__Brief__.
Reproduce the records without changes, beginning at the line that contains "Given the image, does" and continuing through the last line of the records.

__Provided records__.
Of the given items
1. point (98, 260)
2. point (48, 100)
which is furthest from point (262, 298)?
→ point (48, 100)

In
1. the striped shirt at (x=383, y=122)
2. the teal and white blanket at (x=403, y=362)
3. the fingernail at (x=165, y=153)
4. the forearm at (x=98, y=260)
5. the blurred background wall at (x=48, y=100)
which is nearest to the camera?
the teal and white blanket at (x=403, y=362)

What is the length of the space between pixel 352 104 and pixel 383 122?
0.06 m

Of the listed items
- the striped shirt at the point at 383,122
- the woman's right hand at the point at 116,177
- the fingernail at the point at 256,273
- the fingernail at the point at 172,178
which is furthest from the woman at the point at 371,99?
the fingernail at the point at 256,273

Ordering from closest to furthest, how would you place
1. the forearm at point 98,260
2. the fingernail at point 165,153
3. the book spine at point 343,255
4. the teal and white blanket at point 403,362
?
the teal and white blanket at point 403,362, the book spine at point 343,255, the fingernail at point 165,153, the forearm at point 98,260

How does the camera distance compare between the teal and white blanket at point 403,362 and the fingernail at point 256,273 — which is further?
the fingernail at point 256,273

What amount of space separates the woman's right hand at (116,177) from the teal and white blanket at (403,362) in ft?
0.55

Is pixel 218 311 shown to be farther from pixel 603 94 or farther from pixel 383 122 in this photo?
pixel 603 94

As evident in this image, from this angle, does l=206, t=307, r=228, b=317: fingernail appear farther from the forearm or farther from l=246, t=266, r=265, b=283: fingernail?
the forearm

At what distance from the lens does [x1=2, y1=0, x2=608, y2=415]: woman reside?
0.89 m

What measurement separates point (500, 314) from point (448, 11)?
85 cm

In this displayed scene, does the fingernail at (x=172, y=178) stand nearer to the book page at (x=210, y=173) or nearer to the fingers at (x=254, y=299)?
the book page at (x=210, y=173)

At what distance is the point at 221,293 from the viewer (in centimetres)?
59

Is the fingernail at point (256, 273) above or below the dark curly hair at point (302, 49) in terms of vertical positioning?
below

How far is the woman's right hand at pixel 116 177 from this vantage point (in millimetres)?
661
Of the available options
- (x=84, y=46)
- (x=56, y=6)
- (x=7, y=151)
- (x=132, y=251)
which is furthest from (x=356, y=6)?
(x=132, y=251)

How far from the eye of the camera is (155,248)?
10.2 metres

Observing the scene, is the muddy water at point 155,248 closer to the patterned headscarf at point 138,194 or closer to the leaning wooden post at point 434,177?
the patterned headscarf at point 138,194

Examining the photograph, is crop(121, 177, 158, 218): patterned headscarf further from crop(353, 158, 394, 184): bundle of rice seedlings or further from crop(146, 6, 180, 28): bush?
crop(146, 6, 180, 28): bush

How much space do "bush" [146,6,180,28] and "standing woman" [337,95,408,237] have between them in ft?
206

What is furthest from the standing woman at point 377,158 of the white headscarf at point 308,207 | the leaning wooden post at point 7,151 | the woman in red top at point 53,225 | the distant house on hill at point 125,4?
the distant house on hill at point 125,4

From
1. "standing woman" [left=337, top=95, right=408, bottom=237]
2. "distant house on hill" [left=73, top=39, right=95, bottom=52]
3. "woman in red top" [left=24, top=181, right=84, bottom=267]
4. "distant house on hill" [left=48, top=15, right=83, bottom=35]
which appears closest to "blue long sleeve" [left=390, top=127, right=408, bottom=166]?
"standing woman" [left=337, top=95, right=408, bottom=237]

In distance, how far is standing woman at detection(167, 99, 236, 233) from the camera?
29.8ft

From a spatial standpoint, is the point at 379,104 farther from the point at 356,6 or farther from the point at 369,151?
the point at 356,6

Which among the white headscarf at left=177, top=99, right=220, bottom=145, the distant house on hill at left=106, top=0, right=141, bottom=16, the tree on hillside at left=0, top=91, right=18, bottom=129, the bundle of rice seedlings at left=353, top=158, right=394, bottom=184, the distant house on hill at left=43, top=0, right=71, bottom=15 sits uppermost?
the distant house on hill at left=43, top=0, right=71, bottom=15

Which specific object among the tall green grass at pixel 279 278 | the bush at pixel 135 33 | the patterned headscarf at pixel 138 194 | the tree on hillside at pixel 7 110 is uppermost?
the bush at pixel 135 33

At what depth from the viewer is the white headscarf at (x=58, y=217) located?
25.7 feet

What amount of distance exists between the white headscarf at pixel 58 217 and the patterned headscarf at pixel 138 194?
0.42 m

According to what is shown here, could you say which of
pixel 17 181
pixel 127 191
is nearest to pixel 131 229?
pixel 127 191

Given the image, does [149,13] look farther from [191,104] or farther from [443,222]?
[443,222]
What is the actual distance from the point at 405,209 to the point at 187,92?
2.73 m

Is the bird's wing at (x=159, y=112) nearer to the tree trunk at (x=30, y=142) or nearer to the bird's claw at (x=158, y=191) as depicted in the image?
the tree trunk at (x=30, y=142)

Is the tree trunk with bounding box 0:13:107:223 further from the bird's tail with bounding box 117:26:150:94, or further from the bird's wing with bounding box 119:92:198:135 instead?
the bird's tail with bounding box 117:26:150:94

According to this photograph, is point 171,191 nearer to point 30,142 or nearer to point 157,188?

__Exercise response__.
Given the image, does [149,13] look farther from [191,104] or farther from [443,222]?
[443,222]
What is the actual distance from the point at 405,209 to the point at 187,92?
2.73 m

Is the bird's wing at (x=159, y=112) nearer to the tree trunk at (x=30, y=142) or nearer to the bird's claw at (x=158, y=191) as depicted in the image?
the tree trunk at (x=30, y=142)

Is the tree trunk with bounding box 0:13:107:223 further from the bird's tail with bounding box 117:26:150:94, or further from the bird's wing with bounding box 119:92:198:135 instead?
the bird's tail with bounding box 117:26:150:94

According to this photograph, is point 171,191 nearer to point 30,142 or nearer to point 157,188?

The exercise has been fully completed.